• _Excerpted passage_:
Sunday XI v Ansty, 15th August
A keenly
contested 40 over match in which we lost narrowly by 230 runs.
PETER BRADBURY
Won the
toss but refused to make a decision until 5 full minutes had elapsed, much to
the bemusement of the opposition skipper. Finally decided to make a game of it
and put them in. An inspired decision. Refused to bowl himself during the
carnage but did the honourable Captain’s thing of opening the batting. However,
a Captain’s innings of 9 was never going to be enough chasing a total of 323.
Spent the evening wearing a pair of girls slippers.
STEVE BARKER
Due to the
relentlessness of their batting, Steve was not allowed to fester at 1st
slip but actually had to do some running around in the field for a change. Was
rather savage in his revenge for Cliff dropping a catch off his bowling when he
fired a throw in at him at ‘Skeletor pace’ which fractured the big man’s
fingers. Figures of 6-0-52-0 were reminiscent of Balcombe. Resilient with the
bat, scoring a stubborn 41.
KEVIN MOORMAN
Returned
eye rubbing bowling figures of 6-0-72-1. Carnage. However took an outstanding
catch on the deep square leg boundary. Ended up in the dreaded No.3 batting
spot and scored a creditable 12 before being run out by Papa Barker. Arguments
continued well into the night over whose fault it was. Took over the scorebook
in typical Moormanator unique style. Corrections were required every over.
MARK SHRUBB
Escaped
another non-fer but still got clattered for more than 6 an over. Took a catch
to help ease the Fantasy Point worries. Scored a quick 21 with the bat before
Davross gave him the dreaded finger. Occhhh Shiiit.
JASON VORSTER
Spent most
of the day whining about a snapped deltoid or something. Took a smart catch to
remove their No.3 (but only after he’d amassed 176 runs). No wickets and
another duck capped a miserable day for the tub of Zimbabwean lard.
NICK MERCADO
With
figures of 8-1-39-1 he was the pick of the bowlers. Admitted to everybody in
the bar after the game that he was ready to fight anybody after his first 2
balls were clubbed for 6. Couldn’t manage much with the bat, only scoring 1.
SIMON GRINSTEAD
Courageous
in the field and wisely declined all opportunities to bowl. Courageous with the
bat and wisely declined all opportunities to score runs. Main contribution came
from his wife who took Cliff to hospital.
NORMAN AGNEW
By his own
admittance, hadn’t played cricket since he was 11 (between 30 – 40 years ago).
This game wasn’t quite how he remembered cricket being played. Still, it was an
adventure.
DAVE ROSS
Spent most
of his time in the field keeping his head down and keeping quiet, desperately
trying to avoid having to bowl. Shrubb blew his cover and Dave’s figures of
2-0-21-0 angered him enough to seek revenge in an LBW kind of way. Occhhe Ayee
that’ll teach the nee wee bastard.
RICHARD WEBSTER
Reluctantly
had a bowl. His first ball was a straight one on a good length. 6. It didn’t
get much better, although he did pick up the prize wicket of the game. One day
the Sri Lankan lad who scored 176 will play for his country and Richard will
always have the memory of getting him out. Richard was bowled for naught with
the bat, but who cares when you’ve taken the wicket of the future Sri Lankan
Captain?
CLIFF “CRY BABY” BACON
Had his finger broken by Papa Barker and according to Simon’s wife, cried all the way to the hospital. According to the nurses, he sobbed like a girl all the while he was at the hospital. Boo hoo.

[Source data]
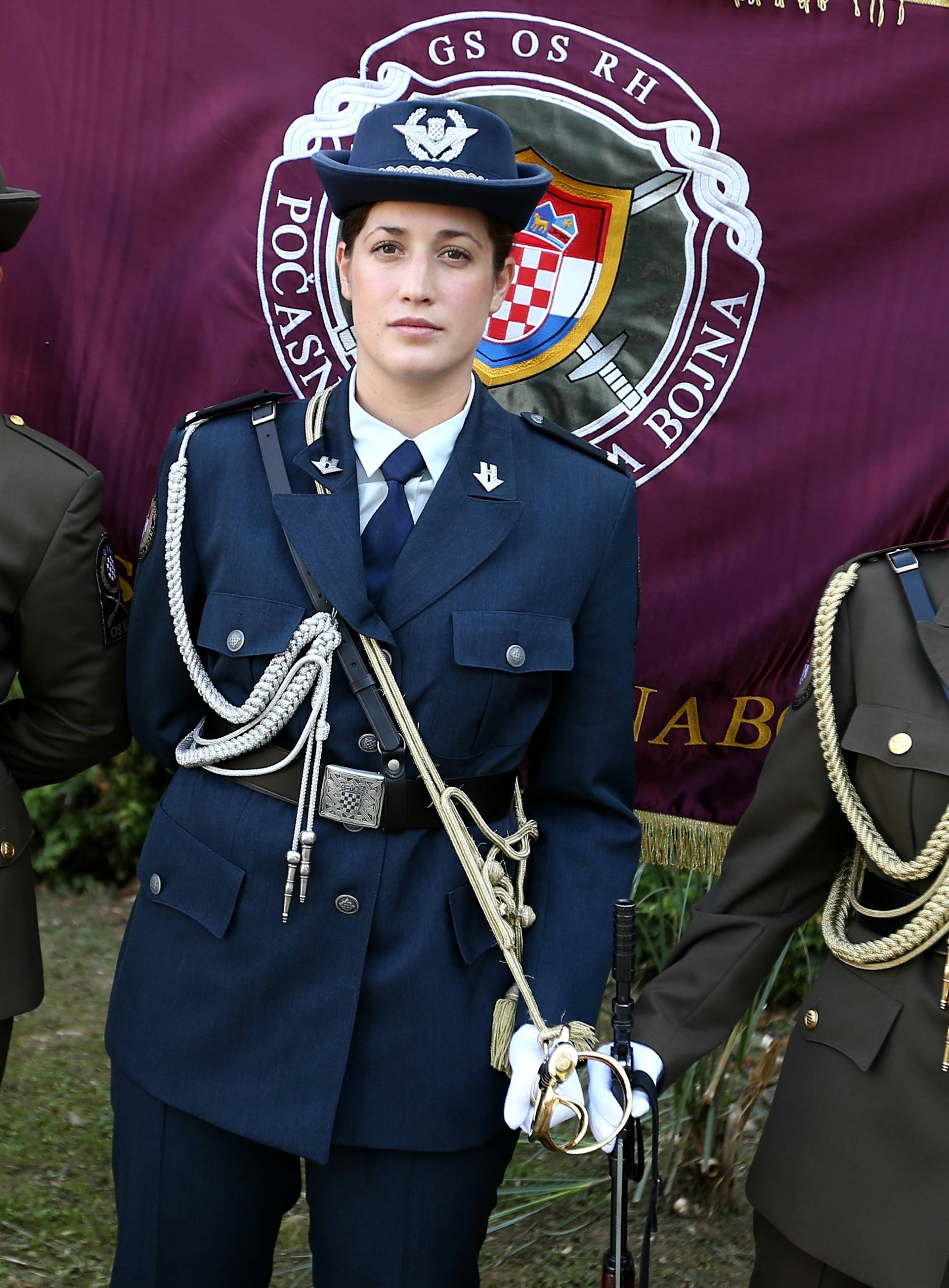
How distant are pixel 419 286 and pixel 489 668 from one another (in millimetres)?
519

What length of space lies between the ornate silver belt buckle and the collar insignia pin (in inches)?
17.1

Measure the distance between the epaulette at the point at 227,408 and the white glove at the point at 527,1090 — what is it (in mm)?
1005

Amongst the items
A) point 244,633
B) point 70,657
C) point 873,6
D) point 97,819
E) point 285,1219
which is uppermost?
point 873,6

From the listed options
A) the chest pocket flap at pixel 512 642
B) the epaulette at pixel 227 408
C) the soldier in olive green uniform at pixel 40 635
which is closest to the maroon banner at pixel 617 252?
the soldier in olive green uniform at pixel 40 635

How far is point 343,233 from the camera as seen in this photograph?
225 centimetres

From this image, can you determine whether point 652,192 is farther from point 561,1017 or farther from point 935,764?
point 561,1017

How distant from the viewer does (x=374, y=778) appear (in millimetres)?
2172

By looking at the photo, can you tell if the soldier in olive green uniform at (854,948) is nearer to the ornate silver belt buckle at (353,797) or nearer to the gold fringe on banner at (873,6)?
the ornate silver belt buckle at (353,797)

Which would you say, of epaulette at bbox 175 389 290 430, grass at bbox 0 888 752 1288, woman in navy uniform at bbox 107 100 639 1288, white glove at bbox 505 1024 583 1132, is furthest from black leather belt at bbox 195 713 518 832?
grass at bbox 0 888 752 1288

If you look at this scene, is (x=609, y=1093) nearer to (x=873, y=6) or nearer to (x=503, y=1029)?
(x=503, y=1029)

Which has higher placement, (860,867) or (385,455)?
(385,455)

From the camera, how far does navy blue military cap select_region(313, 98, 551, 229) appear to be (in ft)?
6.96

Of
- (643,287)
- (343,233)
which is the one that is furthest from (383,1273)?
(643,287)

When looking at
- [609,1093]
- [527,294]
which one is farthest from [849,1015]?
[527,294]
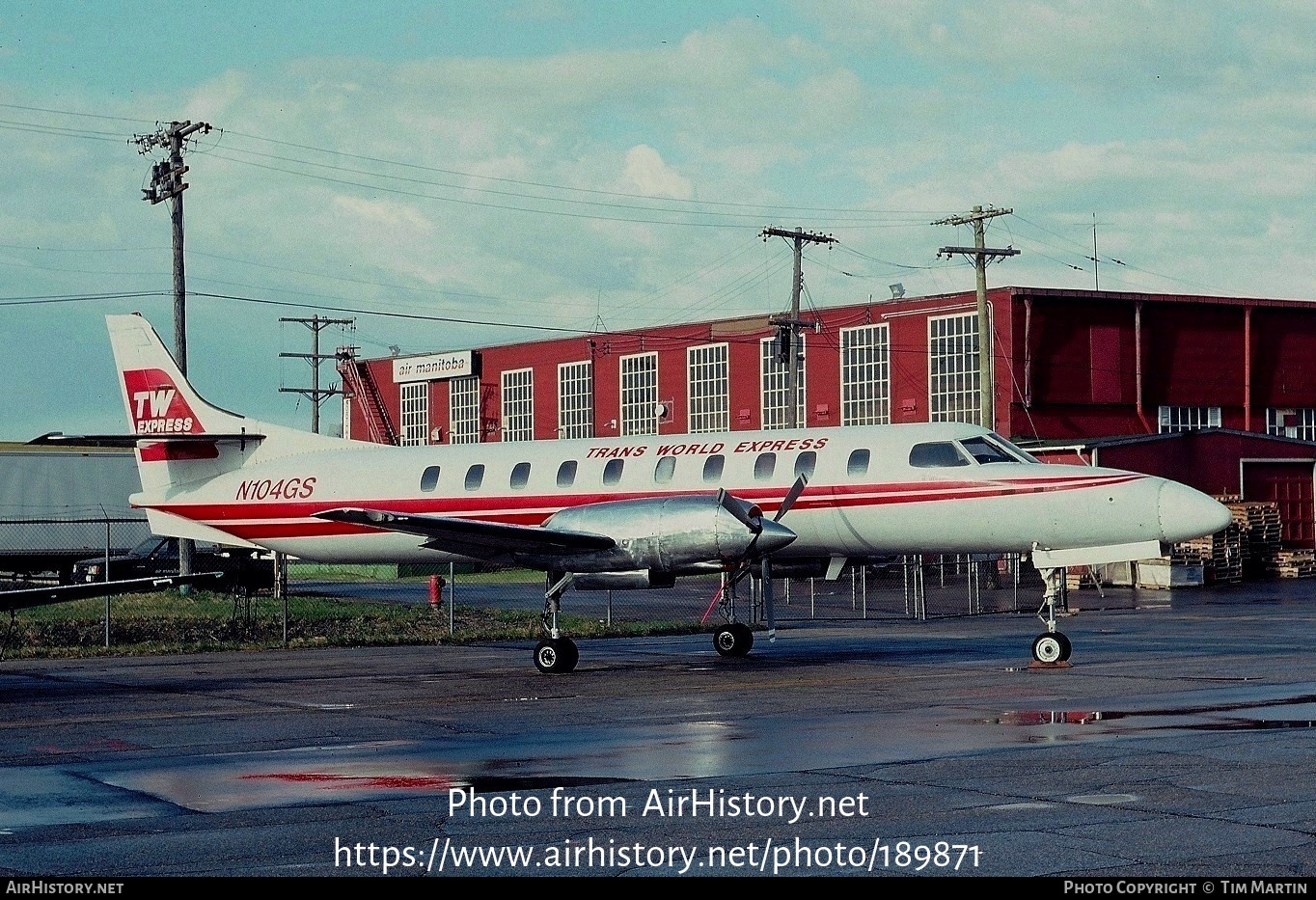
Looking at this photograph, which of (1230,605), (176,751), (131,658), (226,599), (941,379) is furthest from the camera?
(941,379)

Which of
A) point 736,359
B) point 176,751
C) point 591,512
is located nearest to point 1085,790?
point 176,751

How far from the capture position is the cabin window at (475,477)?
2544 cm

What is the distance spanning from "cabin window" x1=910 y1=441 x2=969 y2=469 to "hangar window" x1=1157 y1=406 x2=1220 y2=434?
40737 millimetres

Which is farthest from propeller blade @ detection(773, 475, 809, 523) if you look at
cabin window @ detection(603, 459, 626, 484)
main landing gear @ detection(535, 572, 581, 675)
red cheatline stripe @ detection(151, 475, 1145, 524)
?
main landing gear @ detection(535, 572, 581, 675)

• _Work to complete_:
- A) Can you output the match report from "KEVIN MOORMAN" to "finger. Occhhh Shiiit.", copied word for word?
- B) Which players have bowling figures listed in the match report, and what are their figures?
- C) Answer these questions from the match report:
(i) What total was the team chasing?
(ii) How many runs had the opposition's No.3 amassed before Jason Vorster caught him?
(iii) Who took Cliff to the hospital?
Answer from the match report only, using nothing outside it.

• _Expected responses_:
- A)
KEVIN MOORMAN
Returned
eye rubbing bowling figures of 6-0-72-1. Carnage. However took an outstanding
catch on the deep square leg boundary. Ended up in the dreaded No.3 batting
spot and scored a creditable 12 before being run out by Papa Barker. Arguments
continued well into the night over whose fault it was. Took over the scorebook
in typical Moormanator unique style. Corrections were required every over.
MARK SHRUBB
Escaped
another non-fer but still got clattered for more than 6 an over. Took a catch
to help ease the Fantasy Point worries. Scored a quick 21 with the bat before
Davross gave him the dreaded finger. Occhhh Shiiit.

- B)
Steve Barker: 6-0-52-0
Kevin Moorman: 6-0-72-1
Nick Mercado: 8-1-39-1
Dave Ross: 2-0-21-0

- C)
(i) 323
(ii) 176
(iii) Simon Grinstead's wife